İlk Derece Mahkemesinin yukarıda tarih ve sayısı belirtilen kararı ile usul ve yasaya uygun bozma ilamına uyulmasına karar verilerek yargılamaya devam edilmiş, takibe konu senedin ciro yolu ile davalıya devredildiği, 6102 sayılı TTK uyarınca nama yazılı senedin alacağın temliki suretiyle devredilmesi gerektiği, takibe konu senedin alacağın temliki suretiyle devredilmeyerek ciro yolu ile devredilmesi usul ve yasaya aykırı olduğundan davalının takibe konu senet yönünden yetkili hamil olmadığı ve davacıya karşı kambiyo senetlerine mahsus haciz yolu ile takipte bulunamayacağı gerekçesi ile davanın kabulü ile davacı yönünden takibin iptaline karar verilmiştir.

VI. TEMYİZ

A. Temyiz Yoluna Başvuranlar

İlk Derece Mahkemesinin yukarıda belirtilen kararına karşı süresi içinde davalı vekili temyiz isteminde bulunmuştur.

B. Temyiz Sebepleri

Davalı vekilince; Kıymetli evrakların aksine bir kayıt taşımadıkça yasa gereği emre yazılı senet sayıldığı, bu senetler üzerine ciranta tarafından konulan ciro edilemeyeceği kaydı senedi nama yazılı bir kambiyo senedi haline getirmez ise de keşideci tarafından konulan ciro edilemeyeceği kaydının senedi nama yazılı hale getireceği, takip konusu senette keşideci tarafından açıkça emre yazılı olmadığının ve ciro edilemeyeceği kaydı konulmadığı, senedin kanunen emre yazılı senet olduğu iddiaları ile kararın bozulması talep edilmiştir.

C. Gerekçe

1. Uyuşmazlık ve Hukuki Nitelendirme

Uyuşmazlık, kambiyo senetlerine mahsus haciz yolu ile takipte imzaya itiraz ile nama yazılı senetlerin ciro yolu ile devredilemeyeceği iddiasına dayalı takibin iptali istemine ilişkindir.

2. İlgili Hukuk

6102 sayılı Türk Ticaret Kanununun 654,778 vs maddeleri ile 2004 sayılı İİK hükümleri

3. Değerlendirme

1. Temyiz olunan nihai kararların bozulması 6100 sayılı Kanun’un 371 inci maddesinde yer alan sebeplerden birinin varlığı hâlinde mümkündür.

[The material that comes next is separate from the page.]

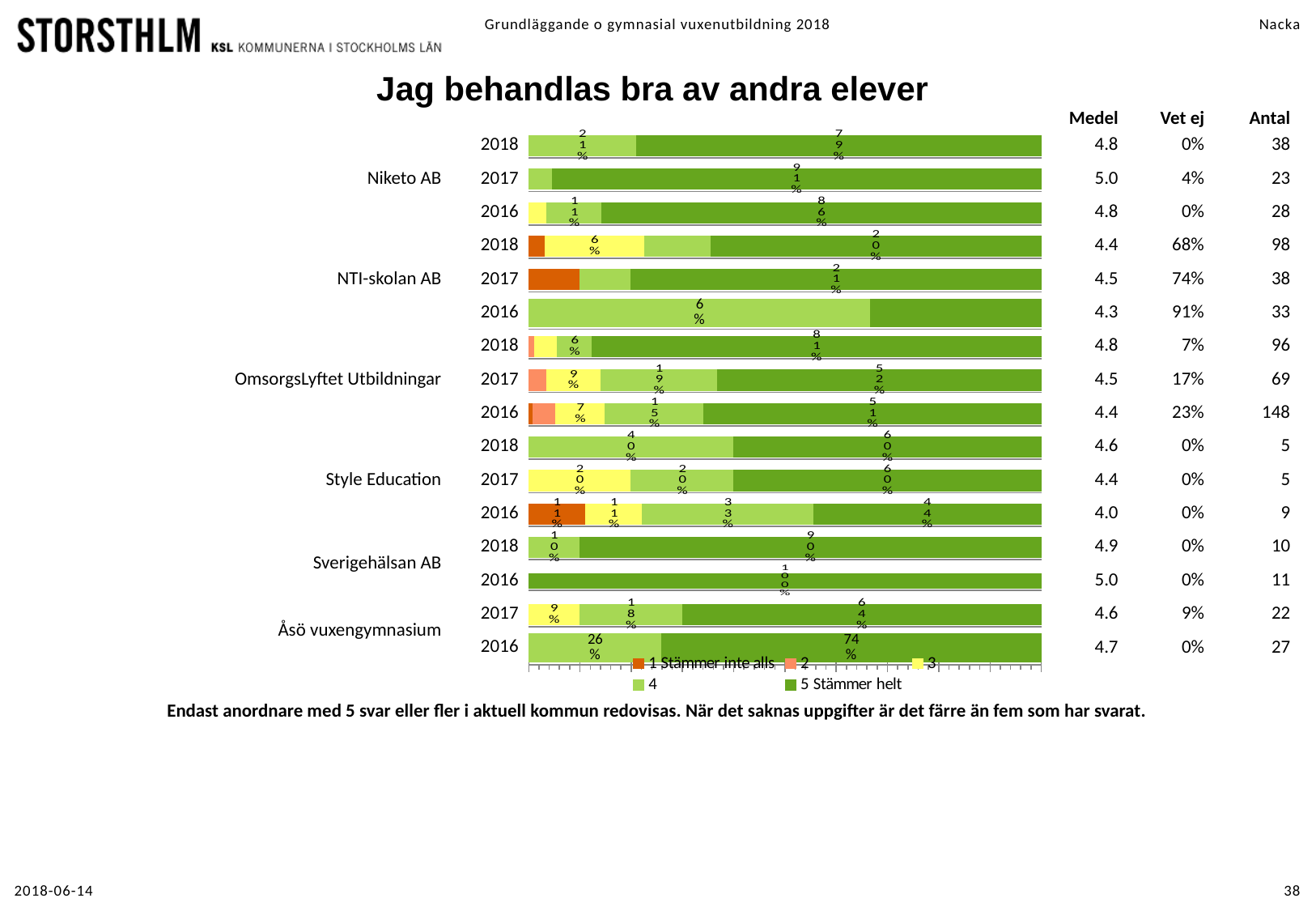
What is the title of the chart? Jag behandlas bra av andra elever Which is larger: the '5 Stämmer helt' segment for Åsö vuxengymnasium in 2016 or for Style Education in 2018? Åsö vuxengymnasium 2016 Which provider-year row has the highest 'Antal' value in the table next to the chart? OmsorgsLyftet Utbildningar 2016 How many bars (provider-year rows) are plotted in the chart? 16 What is the value of the '5 Stämmer helt' segment for Sverigehälsan AB in 2016? 100% What is the value of the '4' segment for Åsö vuxengymnasium in 2016? 26% How many series does the legend list? 5 What is the value of the '4' segment for Style Education in 2016? 33% What kind of chart is shown on the slide? bar chart What is the difference between the '5 Stämmer helt' and '4' segments for Åsö vuxengymnasium in 2016? 48 percentage points What is the value of the '5 Stämmer helt' segment for Style Education in 2018? 60% What is the value of the '5 Stämmer helt' segment for Åsö vuxengymnasium in 2016? 74%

2. Temyizen incelenen İlk Derece Mahkemesi kararının bozmaya uygun olduğu, kararda ve kararın gerekçesinde hukuk kurallarının somut olaya uygulanmasında bir isabetsizlik bulunmadığı, bozmaya uyulmakla karşı taraf yararına kazanılmış hak durumunu oluşturan yönlerin ise yeniden incelenmesine hukukça imkân bulunmadığı anlaşılmakla; temyiz dilekçesinde ileri sürülen nedenler kararın bozulmasını gerektirecek nitelikte görülmemiştir.

VII. KARAR

Açıklanan sebeplerle;

Alacaklı vekilinin yerinde görülmeyen tüm temyiz itirazlarının reddi ile usul ve kanuna uygun olan kararın ONANMASINA,

Alınması gereken 179,90 TL temyiz harcından evvelce alınan harç varsa mahsubu ile eksik harcın temyiz edenden tahsiline,

Dosyanın İlk Derece Mahkemesine, kararın bir örneğinin Bölge Adliye Mahkemesine gönderilmesine,

14.02.2023 tarihinde oybirliğiyle karar verildi.